The objective of this research is to develop insight into modeling of Distributed Generation (DG) particularly Renewable Energy Resources for network penetration, incorporating MW and MVAr demand response under load variability; to develop a value based optimization tool for integration of DG interconnection; to develop new performances metrics for evaluation of reliability, efficiency and congestion management of power system . The approach is aimed at developing improved models of DG and loads for grid penetration, Renewable Energy Resources response to demand system and control data approximate and determination of limits as input to overall optimized problems design of performance indices, metrics, and system studies for different scenarios associated with DG for optimum energy of the distribution or sub transmission.
Intellectual Merit: The research will use a computational approach to evaluate the impact of DG on network operation. A preferred method of marginal benefits of DG as a function of Location Marginal Price for voltage stability changes will be developed utilizing interior point and integer programming extensions. The robustness of the integrated scheme will be tested on a benchmark system.
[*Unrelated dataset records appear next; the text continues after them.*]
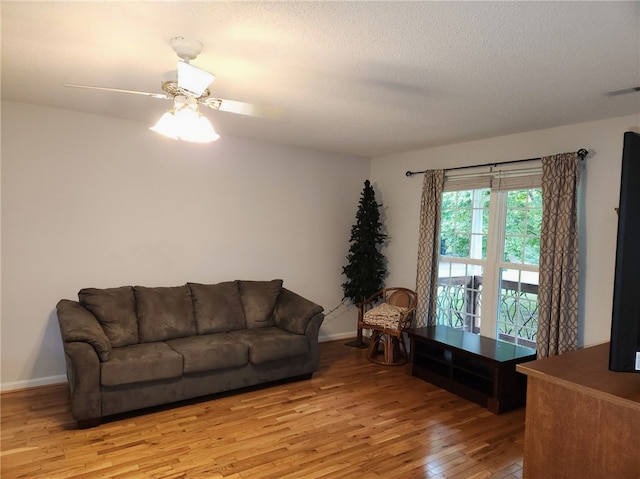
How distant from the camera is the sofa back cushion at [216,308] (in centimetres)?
397

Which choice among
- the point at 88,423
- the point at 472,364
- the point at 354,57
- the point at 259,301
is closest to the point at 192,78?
the point at 354,57

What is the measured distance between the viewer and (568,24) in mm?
1883

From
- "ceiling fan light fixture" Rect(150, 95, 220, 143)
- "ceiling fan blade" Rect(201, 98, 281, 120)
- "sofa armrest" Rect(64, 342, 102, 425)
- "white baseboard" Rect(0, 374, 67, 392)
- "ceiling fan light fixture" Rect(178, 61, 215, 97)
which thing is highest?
"ceiling fan blade" Rect(201, 98, 281, 120)

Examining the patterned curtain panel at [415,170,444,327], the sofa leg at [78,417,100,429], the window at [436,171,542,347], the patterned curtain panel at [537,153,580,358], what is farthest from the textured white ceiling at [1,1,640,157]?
the sofa leg at [78,417,100,429]

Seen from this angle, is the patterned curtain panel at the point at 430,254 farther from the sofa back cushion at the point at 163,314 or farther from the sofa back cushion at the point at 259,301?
the sofa back cushion at the point at 163,314

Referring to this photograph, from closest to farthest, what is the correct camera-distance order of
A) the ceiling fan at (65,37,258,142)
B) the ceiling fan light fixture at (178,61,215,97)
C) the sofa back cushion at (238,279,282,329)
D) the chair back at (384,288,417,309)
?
1. the ceiling fan light fixture at (178,61,215,97)
2. the ceiling fan at (65,37,258,142)
3. the sofa back cushion at (238,279,282,329)
4. the chair back at (384,288,417,309)

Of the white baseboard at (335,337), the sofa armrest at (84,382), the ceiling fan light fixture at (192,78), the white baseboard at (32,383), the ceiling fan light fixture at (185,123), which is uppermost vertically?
the ceiling fan light fixture at (192,78)

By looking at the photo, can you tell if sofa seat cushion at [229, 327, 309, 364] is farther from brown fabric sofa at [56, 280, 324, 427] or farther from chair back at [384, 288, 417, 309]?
chair back at [384, 288, 417, 309]

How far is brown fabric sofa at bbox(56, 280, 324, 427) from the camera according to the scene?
295 centimetres

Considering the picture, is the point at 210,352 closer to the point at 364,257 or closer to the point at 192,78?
the point at 192,78

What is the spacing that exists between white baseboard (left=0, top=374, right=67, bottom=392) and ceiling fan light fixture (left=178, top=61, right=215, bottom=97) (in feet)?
10.2

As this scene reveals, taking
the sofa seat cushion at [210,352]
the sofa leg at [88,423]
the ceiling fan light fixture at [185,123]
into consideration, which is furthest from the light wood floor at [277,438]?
the ceiling fan light fixture at [185,123]

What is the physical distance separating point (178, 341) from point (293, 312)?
112cm

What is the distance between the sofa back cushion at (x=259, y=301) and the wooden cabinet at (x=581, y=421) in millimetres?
2904
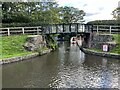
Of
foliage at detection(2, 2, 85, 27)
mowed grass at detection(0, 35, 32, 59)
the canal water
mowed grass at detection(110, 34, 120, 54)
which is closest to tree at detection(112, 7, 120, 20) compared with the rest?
foliage at detection(2, 2, 85, 27)

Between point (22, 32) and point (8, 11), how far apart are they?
554 centimetres

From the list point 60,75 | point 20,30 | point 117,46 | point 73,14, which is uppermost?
point 73,14

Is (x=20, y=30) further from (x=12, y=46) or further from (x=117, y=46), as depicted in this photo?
(x=117, y=46)

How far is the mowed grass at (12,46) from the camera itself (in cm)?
2240

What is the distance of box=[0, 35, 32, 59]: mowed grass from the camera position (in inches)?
882

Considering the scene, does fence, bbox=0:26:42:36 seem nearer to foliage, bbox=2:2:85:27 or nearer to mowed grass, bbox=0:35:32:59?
foliage, bbox=2:2:85:27

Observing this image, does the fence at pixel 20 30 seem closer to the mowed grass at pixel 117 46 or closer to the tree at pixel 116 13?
the mowed grass at pixel 117 46

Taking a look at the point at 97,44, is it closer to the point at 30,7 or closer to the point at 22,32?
the point at 22,32

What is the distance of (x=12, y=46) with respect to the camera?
951 inches

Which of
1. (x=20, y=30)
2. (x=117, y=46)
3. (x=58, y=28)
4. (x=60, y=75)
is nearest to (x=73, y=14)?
(x=58, y=28)

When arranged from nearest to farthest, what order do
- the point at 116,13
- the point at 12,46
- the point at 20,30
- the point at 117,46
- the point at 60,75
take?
the point at 60,75
the point at 12,46
the point at 117,46
the point at 20,30
the point at 116,13

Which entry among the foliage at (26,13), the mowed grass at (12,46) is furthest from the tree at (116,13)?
the mowed grass at (12,46)

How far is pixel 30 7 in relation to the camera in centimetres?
3375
Broader Impacts: The research will enhance optimization techniques for energy systems, thus improving system efficiency. It will further provide a contribution to the development of the autonomous Smart Grid under increased penetration of DG including alternative energy options. This is of benefit for the Nation's energy security and quality of life. The project will further facilitate training of minority students and have impact on educating the future power and energy workforce.